While the muscularity might never be there, I will always strive for it.
Whether “it” is, in the gym or in the classroom.
Remembering being in the gym, struggling with the weight I once would, “not even waste my time with,” before and to even be struggling to raise was a huge piece of humble pie I was not ready for.
Truth be told, many expletives and frustration was apparent but the personal trainer, one of my best friends, patted me on the shoulder and said, “good job, Luis.”
He followed up with asking me, “What is wrong?”
I replied with saying, “before this shit, I would lift 330 for reps,” shaking my head mad as can be.
His response was one that I will never forget.
He said, “That was the old you. This is you now. Let the past stay there, you are too busy working on your self in the now.”

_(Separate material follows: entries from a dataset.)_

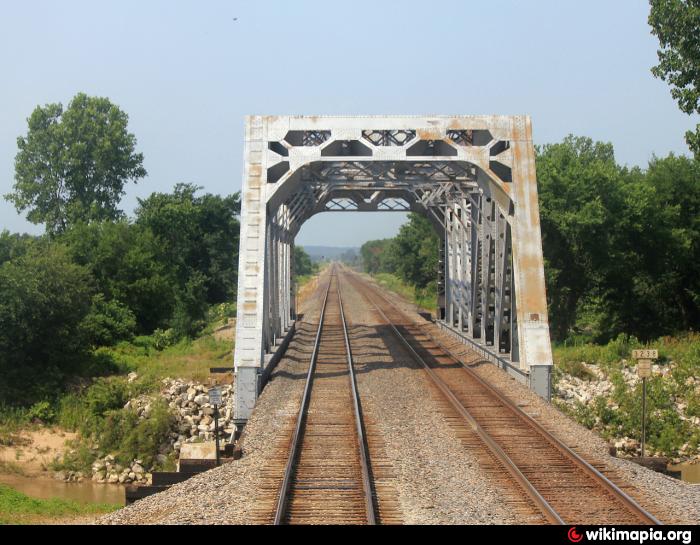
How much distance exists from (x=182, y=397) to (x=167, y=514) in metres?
12.2

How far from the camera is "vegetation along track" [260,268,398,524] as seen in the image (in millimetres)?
9156

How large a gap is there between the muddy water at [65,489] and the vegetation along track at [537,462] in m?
7.83

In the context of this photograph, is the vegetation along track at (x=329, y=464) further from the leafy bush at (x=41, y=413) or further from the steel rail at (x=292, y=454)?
the leafy bush at (x=41, y=413)

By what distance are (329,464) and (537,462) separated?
3.15 metres

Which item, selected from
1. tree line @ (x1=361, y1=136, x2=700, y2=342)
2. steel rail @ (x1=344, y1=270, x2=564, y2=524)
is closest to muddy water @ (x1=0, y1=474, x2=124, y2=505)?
steel rail @ (x1=344, y1=270, x2=564, y2=524)

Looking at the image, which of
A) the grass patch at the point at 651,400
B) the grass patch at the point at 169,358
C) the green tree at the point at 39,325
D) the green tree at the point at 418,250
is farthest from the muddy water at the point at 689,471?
the green tree at the point at 418,250

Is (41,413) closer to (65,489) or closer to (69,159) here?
(65,489)

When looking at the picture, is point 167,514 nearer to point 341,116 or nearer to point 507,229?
point 341,116

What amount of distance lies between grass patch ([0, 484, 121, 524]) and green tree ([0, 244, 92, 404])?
8.08m

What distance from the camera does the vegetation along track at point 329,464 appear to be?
30.0 ft

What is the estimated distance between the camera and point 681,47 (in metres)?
22.0

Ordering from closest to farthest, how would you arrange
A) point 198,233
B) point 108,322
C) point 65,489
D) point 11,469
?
1. point 65,489
2. point 11,469
3. point 108,322
4. point 198,233

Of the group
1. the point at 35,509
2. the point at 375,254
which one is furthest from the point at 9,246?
the point at 375,254
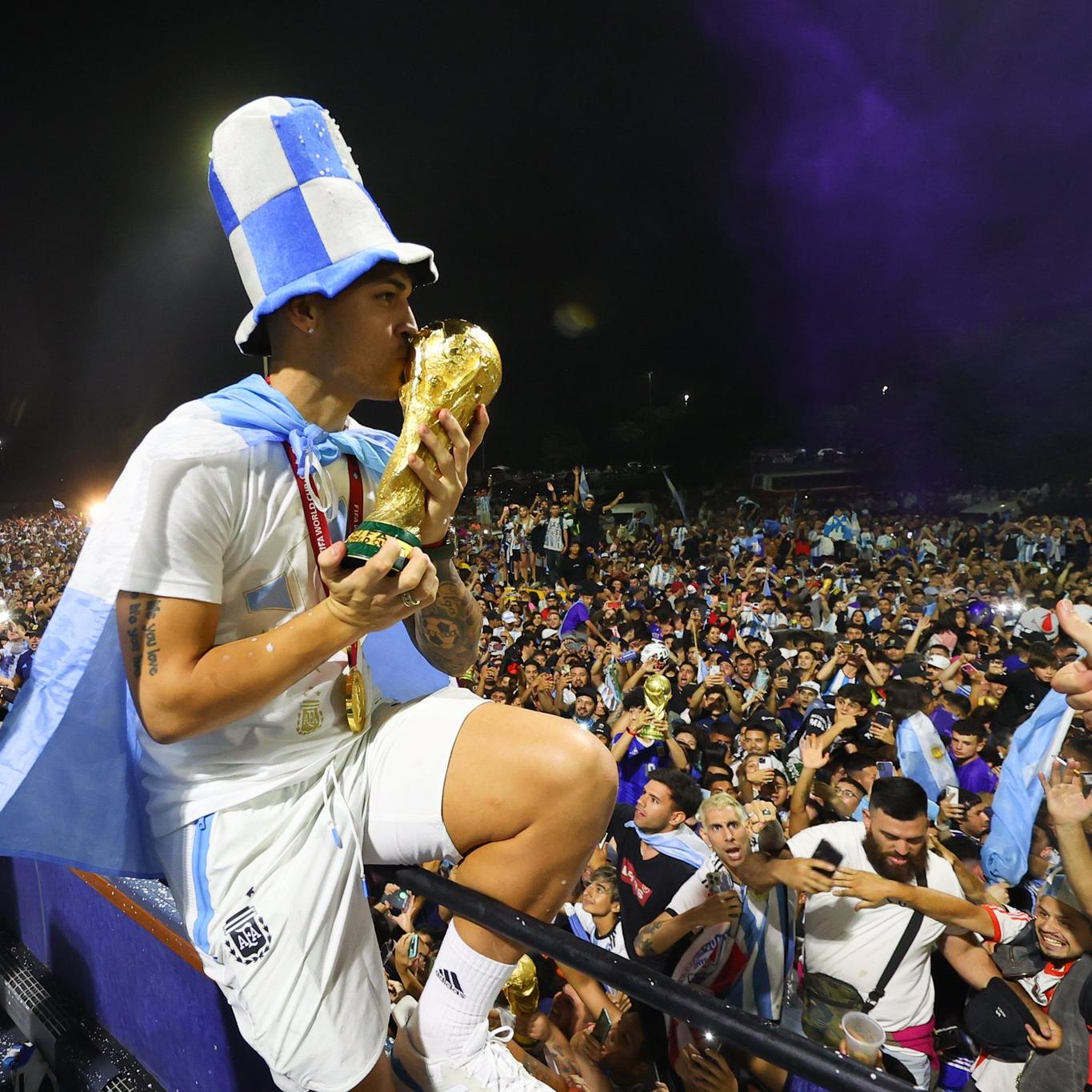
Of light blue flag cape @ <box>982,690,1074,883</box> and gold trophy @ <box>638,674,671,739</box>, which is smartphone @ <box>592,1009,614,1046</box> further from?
gold trophy @ <box>638,674,671,739</box>

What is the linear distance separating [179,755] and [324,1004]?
0.41 meters

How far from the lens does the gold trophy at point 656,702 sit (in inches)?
205

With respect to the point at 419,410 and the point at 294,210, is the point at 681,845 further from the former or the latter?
the point at 294,210

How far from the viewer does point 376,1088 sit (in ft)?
3.59

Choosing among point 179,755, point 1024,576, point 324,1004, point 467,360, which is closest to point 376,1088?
point 324,1004

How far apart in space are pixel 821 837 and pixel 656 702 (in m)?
2.65

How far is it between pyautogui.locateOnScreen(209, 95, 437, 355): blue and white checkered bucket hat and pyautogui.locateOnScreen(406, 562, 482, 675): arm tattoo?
551 millimetres

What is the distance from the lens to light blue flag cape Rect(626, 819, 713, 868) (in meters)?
3.09

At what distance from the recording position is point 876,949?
2662 millimetres

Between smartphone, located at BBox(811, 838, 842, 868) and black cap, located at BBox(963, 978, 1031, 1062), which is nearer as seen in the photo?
black cap, located at BBox(963, 978, 1031, 1062)

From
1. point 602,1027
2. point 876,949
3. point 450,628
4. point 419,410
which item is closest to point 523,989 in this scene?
point 602,1027

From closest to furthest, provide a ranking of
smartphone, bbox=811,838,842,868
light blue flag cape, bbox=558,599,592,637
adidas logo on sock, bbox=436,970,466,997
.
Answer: adidas logo on sock, bbox=436,970,466,997 < smartphone, bbox=811,838,842,868 < light blue flag cape, bbox=558,599,592,637

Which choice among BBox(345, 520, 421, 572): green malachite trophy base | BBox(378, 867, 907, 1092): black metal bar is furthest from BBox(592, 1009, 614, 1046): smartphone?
BBox(345, 520, 421, 572): green malachite trophy base

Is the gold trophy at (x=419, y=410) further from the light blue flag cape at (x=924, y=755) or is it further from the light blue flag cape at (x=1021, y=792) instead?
the light blue flag cape at (x=924, y=755)
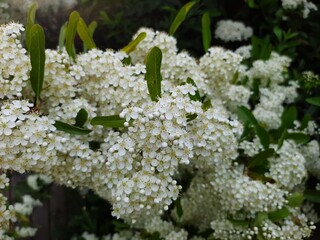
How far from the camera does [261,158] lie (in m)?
1.89

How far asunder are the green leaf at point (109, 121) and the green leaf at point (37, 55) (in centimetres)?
23

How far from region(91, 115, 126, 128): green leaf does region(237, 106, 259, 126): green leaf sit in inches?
25.8

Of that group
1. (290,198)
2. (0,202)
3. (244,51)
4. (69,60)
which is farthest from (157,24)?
(0,202)

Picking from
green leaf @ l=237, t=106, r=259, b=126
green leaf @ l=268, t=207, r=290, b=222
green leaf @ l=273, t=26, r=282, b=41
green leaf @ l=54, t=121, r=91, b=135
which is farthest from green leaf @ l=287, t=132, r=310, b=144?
green leaf @ l=54, t=121, r=91, b=135

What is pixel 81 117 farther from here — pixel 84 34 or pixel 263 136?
pixel 263 136

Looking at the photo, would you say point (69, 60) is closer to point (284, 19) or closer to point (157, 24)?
point (157, 24)

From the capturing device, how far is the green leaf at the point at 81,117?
1.60 m

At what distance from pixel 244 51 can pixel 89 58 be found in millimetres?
1130

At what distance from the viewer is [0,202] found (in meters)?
1.52

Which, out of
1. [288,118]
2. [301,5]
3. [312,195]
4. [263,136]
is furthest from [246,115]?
[301,5]

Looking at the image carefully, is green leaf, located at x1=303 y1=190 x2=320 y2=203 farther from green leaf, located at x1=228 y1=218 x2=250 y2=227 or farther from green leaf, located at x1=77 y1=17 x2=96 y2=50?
green leaf, located at x1=77 y1=17 x2=96 y2=50

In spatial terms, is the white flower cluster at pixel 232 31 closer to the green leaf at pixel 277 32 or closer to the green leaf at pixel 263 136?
the green leaf at pixel 277 32

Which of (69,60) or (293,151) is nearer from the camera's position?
(69,60)

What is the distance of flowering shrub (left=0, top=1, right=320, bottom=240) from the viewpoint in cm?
141
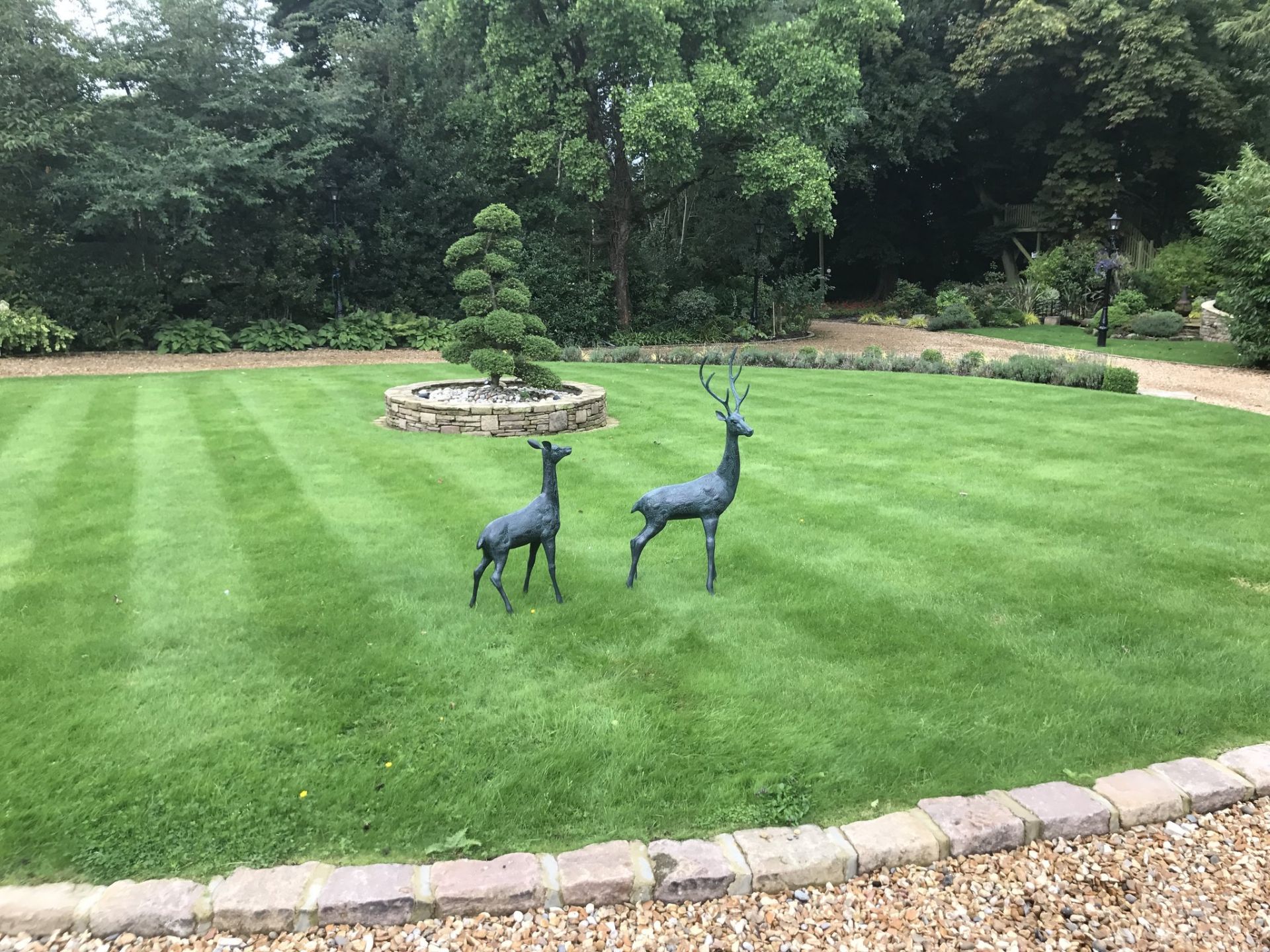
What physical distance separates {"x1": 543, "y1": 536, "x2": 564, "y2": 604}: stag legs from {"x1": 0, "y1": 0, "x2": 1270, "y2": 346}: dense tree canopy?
1399cm

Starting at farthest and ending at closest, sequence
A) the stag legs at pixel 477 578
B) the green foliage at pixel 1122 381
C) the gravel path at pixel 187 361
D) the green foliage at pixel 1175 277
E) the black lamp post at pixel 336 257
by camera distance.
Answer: the green foliage at pixel 1175 277 < the black lamp post at pixel 336 257 < the gravel path at pixel 187 361 < the green foliage at pixel 1122 381 < the stag legs at pixel 477 578

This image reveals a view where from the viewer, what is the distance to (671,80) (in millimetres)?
17047

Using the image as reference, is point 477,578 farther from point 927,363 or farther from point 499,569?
point 927,363

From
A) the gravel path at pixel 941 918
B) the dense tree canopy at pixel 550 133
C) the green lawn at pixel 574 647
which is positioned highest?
the dense tree canopy at pixel 550 133

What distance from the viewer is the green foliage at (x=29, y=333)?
15.3 meters

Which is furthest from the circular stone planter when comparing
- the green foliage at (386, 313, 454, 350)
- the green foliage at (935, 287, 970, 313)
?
the green foliage at (935, 287, 970, 313)

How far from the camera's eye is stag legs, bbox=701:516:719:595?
4559 millimetres

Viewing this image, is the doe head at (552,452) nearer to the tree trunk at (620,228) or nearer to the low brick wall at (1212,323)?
the tree trunk at (620,228)

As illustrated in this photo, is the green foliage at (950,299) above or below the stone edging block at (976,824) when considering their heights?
above

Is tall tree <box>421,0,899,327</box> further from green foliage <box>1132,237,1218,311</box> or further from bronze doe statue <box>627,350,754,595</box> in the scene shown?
bronze doe statue <box>627,350,754,595</box>

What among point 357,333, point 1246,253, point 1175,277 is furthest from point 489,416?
point 1175,277

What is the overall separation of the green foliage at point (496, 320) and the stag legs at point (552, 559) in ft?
18.8

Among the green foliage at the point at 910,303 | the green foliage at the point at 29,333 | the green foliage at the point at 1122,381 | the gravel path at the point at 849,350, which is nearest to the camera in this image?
the green foliage at the point at 1122,381

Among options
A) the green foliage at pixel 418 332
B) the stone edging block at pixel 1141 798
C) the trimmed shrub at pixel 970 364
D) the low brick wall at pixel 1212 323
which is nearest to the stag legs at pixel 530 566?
the stone edging block at pixel 1141 798
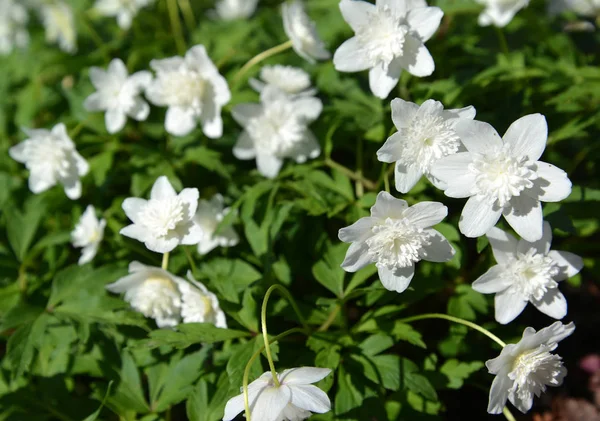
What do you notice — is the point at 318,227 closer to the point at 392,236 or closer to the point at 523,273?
the point at 392,236

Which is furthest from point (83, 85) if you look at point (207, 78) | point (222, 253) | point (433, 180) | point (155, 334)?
point (433, 180)

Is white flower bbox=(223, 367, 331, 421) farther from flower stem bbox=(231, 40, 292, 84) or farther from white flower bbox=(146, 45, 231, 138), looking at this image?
flower stem bbox=(231, 40, 292, 84)

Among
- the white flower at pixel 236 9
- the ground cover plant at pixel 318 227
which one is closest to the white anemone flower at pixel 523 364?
the ground cover plant at pixel 318 227

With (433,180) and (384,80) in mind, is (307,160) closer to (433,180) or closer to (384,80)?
(384,80)

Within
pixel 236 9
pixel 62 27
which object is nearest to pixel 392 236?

Let that be your approach now.
And it’s true: I cannot get hung up with yesterday when today, and hopefully tomorrow, have so much to offer.
I mean hell, this is the third attempt at passing a transferable math course.
Did I just drop it all in the first attempt saying “screw it,” after getting an F, after meeting with my instructor and having a B.
At that time addressing the fact that I’ve felt on I was sleeping as far as not understanding the new concepts and her telling me “not to worry”?
Did I throw the hands up saying “nah no more,” after with a second professor I was getting the same end result? The appropriate answer is no, I didn’t.
But I would be lying if the words weren’t screwing with my summer. It is supposed to be a time for fun and relaxing, and not to worry about taking it again in the fall.
So here we are in the third attempt to transfer out of the campus. It is not due to having any grudges but rather that I feel I have accomplished everything that I can achieve at Cerritos College.
I can and I will pass in this third attempt at jumping ship to greener pastures.
I know it’s time and I am going to either lick my chops just thinking about that next step or licking wounds come May 22. I prefer to be doing this former.
This is all to repeat as one of my best friends broke it down: don’t focus on the yesterday; focus on the now and what you can do today.
12 weeks to get through Falcons. We can do this.